The Supreme Court and the Mandate that Wasn’t
Politics is all about changing words to suit the needs of the moment — generations of “messaging” is how we get from “smog” to “carbon emissions” or from “millionaires” to “job creators.”
But legislating isn’t politics (and would that more legislators remembered that). Actually writing laws fixes your words perhaps not quite in stone, but at the very least it etches them on a clay tablet that takes a bit of wiping off.
That’s worth remembering today.
I’m sure you’ve already read extensive coverage of the Supreme Court’s decision to uphold the Affordable Care Act by now?
The main issue, as you might recall, was the “mandate.” Cases against the ACA argued, effectively, that the federal government did not have the power to require citizens to buy something if they didn’t want to.
But in one of those easy-to-forget little legal quirks, the word “mandate” doesn’t actually appear in the ACA. It was made up by politicians and pundits. Nor does “require” appear, at least in terms of requiring you to buy health care. There is, instead, a “penalty” for going uninsured, which you pay on your taxes like a variety of other tax penalties.
Thereon hangs today’s 5-4 ruling, which decided that Congress did have the right to penalize Americans for going uninsured, under their authority to “lay and collect taxes.”
In layman’s terms: the government cannot, in fact, force you to buy health care. But they can raise your taxes if you are an uninsured taxpayer or household. You get to choose which you prefer yourself. And since there are no criminal penalties — it is not a crime to go uninsured, merely a tax burden — the government can’t be said to be “forcing” you to do anything. Or so sayeth a slim majority of the Supreme Court, anyway.
Practical effects of this should be fairly predictable:
1) We’ll immediately see a lot of right-leaning media coverage about how Obama has raised your taxes. It’s pretty much the only superficial talking point they can get out of this one, so expect to hear it a lot.
2) In the longer term this sets some interesting precedents regarding the Commerce Clause. The ruling is a substantial narrowing of the last 100 years’ or so interpretation of it, so down the road this may end up being something of a conservative victory.
3) Since the tax penalties are so small (between $695-2,085 per year depending on household income), the people who still need and still can’t afford private insurance will still go uninsured. $695 is cheaper than paying $150/mo. for a bad plan that maxes out as soon as you stub your toe.
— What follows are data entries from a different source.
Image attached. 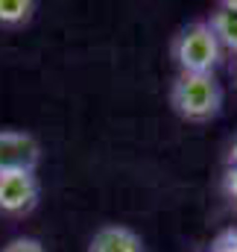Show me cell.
<instances>
[{
  "label": "cell",
  "instance_id": "obj_3",
  "mask_svg": "<svg viewBox=\"0 0 237 252\" xmlns=\"http://www.w3.org/2000/svg\"><path fill=\"white\" fill-rule=\"evenodd\" d=\"M41 161V144L21 129H0V173H35Z\"/></svg>",
  "mask_w": 237,
  "mask_h": 252
},
{
  "label": "cell",
  "instance_id": "obj_7",
  "mask_svg": "<svg viewBox=\"0 0 237 252\" xmlns=\"http://www.w3.org/2000/svg\"><path fill=\"white\" fill-rule=\"evenodd\" d=\"M35 9V0H0V30H18L30 24Z\"/></svg>",
  "mask_w": 237,
  "mask_h": 252
},
{
  "label": "cell",
  "instance_id": "obj_10",
  "mask_svg": "<svg viewBox=\"0 0 237 252\" xmlns=\"http://www.w3.org/2000/svg\"><path fill=\"white\" fill-rule=\"evenodd\" d=\"M226 167H237V138H235V144L229 147V156H226Z\"/></svg>",
  "mask_w": 237,
  "mask_h": 252
},
{
  "label": "cell",
  "instance_id": "obj_11",
  "mask_svg": "<svg viewBox=\"0 0 237 252\" xmlns=\"http://www.w3.org/2000/svg\"><path fill=\"white\" fill-rule=\"evenodd\" d=\"M220 6L229 9V12H237V0H220Z\"/></svg>",
  "mask_w": 237,
  "mask_h": 252
},
{
  "label": "cell",
  "instance_id": "obj_1",
  "mask_svg": "<svg viewBox=\"0 0 237 252\" xmlns=\"http://www.w3.org/2000/svg\"><path fill=\"white\" fill-rule=\"evenodd\" d=\"M170 109L184 124H208L223 109V85L214 73H178L170 85Z\"/></svg>",
  "mask_w": 237,
  "mask_h": 252
},
{
  "label": "cell",
  "instance_id": "obj_6",
  "mask_svg": "<svg viewBox=\"0 0 237 252\" xmlns=\"http://www.w3.org/2000/svg\"><path fill=\"white\" fill-rule=\"evenodd\" d=\"M208 27H211V32H214V38L220 41V47L237 56V12H229V9H223V6L217 3V6L211 9Z\"/></svg>",
  "mask_w": 237,
  "mask_h": 252
},
{
  "label": "cell",
  "instance_id": "obj_4",
  "mask_svg": "<svg viewBox=\"0 0 237 252\" xmlns=\"http://www.w3.org/2000/svg\"><path fill=\"white\" fill-rule=\"evenodd\" d=\"M35 173H0V217H27L38 205Z\"/></svg>",
  "mask_w": 237,
  "mask_h": 252
},
{
  "label": "cell",
  "instance_id": "obj_5",
  "mask_svg": "<svg viewBox=\"0 0 237 252\" xmlns=\"http://www.w3.org/2000/svg\"><path fill=\"white\" fill-rule=\"evenodd\" d=\"M88 252H144V244L129 226L112 223V226H103L94 232Z\"/></svg>",
  "mask_w": 237,
  "mask_h": 252
},
{
  "label": "cell",
  "instance_id": "obj_2",
  "mask_svg": "<svg viewBox=\"0 0 237 252\" xmlns=\"http://www.w3.org/2000/svg\"><path fill=\"white\" fill-rule=\"evenodd\" d=\"M170 56L178 73H214V67L223 59V47L214 38L208 21H193L173 35Z\"/></svg>",
  "mask_w": 237,
  "mask_h": 252
},
{
  "label": "cell",
  "instance_id": "obj_8",
  "mask_svg": "<svg viewBox=\"0 0 237 252\" xmlns=\"http://www.w3.org/2000/svg\"><path fill=\"white\" fill-rule=\"evenodd\" d=\"M0 252H47V250H44V244L35 241V238H15V241H9Z\"/></svg>",
  "mask_w": 237,
  "mask_h": 252
},
{
  "label": "cell",
  "instance_id": "obj_9",
  "mask_svg": "<svg viewBox=\"0 0 237 252\" xmlns=\"http://www.w3.org/2000/svg\"><path fill=\"white\" fill-rule=\"evenodd\" d=\"M223 190L237 199V167H226V173H223Z\"/></svg>",
  "mask_w": 237,
  "mask_h": 252
}]
</instances>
The chronically uninsured will just be paying an extra thousand bucks or so to no personal benefit, and the emergency rooms will still be used as the default and only means of health care for poor people.
Now, theoretically, that last could change, if the implementation of health care exchanges start to actually bring down the cost of private plans due to those mysterious “market forces.” But that’s a dubious hope, and a number of states (including mine) are not just dragging their feet but actively passing laws to prevent, delay, or hinder the implementation of health care exchanges, or to limit the kinds of coverage you can buy through them.
So short of some radical market alteration, if you’re someone who does not receive free or discounted health care through an employer — meet the new boss, same as the old boss.
Only with a tax hike.
But it was totally a liberal victory, right?